Uygun zamanı beklemek, yani istediğiniz ve bundan emin olduğunuz biriyle, kendinizi hazır hissettiğinizde olacak bir cinsel ilişki bu tür korkular yaşanmadan olacak ve sonrasında pişmanlık yaşanmayacaktır. En çok sorulan şeylerden biri kızlık zarının onarılıp onarılamayacağı, diğeri ise zar yırtılmadan hamilelik olup olmayacağıdır. Bazen zar yırtılmadan, kan çıkışı için olan delikten gidebilecek spermlerle gebelik olabilir. Zar onarımı bazı kadın doğum uzmanlarınca yapılmaktadır. Ama etik olarak uygun olmamasının yanı sıra, bekâretin yitiminden önce iyi karar vermek ve bunu bilinçli yapmak bu soruyu anlamsızlaştıracaktır. Ayrıca iyi bir ilişkide temel koşulların başında güven gelir. Birlikte olan kişiyi kandırarak başlanacak bir beraberliğin sağlıklı olması olası değildir. Toplumsal anlamları ve gerekliliği tartışılabilir.

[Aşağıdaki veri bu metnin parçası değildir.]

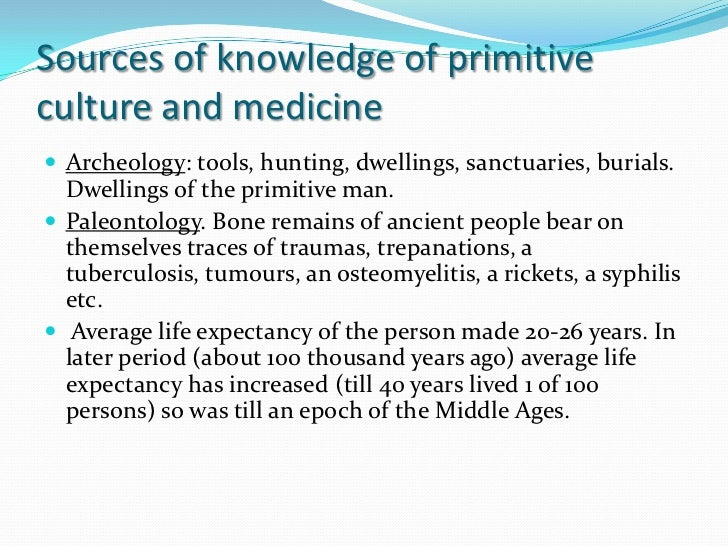 Medical knowledge of Paleolithicman      The main differences from instinctive behavior of                              an...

Ruhsal açıdan kişinin ilk deneyimini uygun olmayan koşullarda yaşaması ve yaptığından pişmanlık duyması daha sonra birçok cinsel sorunun yanı sıra başka ruhsal sorunlara da yol açabilir.

Aile büyüklerinden ve akranlardan elde edilen cinsel bilgiler çoğunlukla yanlıştır. Hatta bazen korkutucu bile olabilir. Yapılan şakalar bile ilk deneyim için korku ve endişe kaynağı olabilir. Bunun sonucu cinsel ilişkiye girememe, kızlık zarına ilişkin yanlış bilgiler ve bilinçsiz davranışların yanı sıra başka sorunlara da yol açar. Bu nedenle doğru ve yaşa uygun cinsel eğitim çok önemlidir.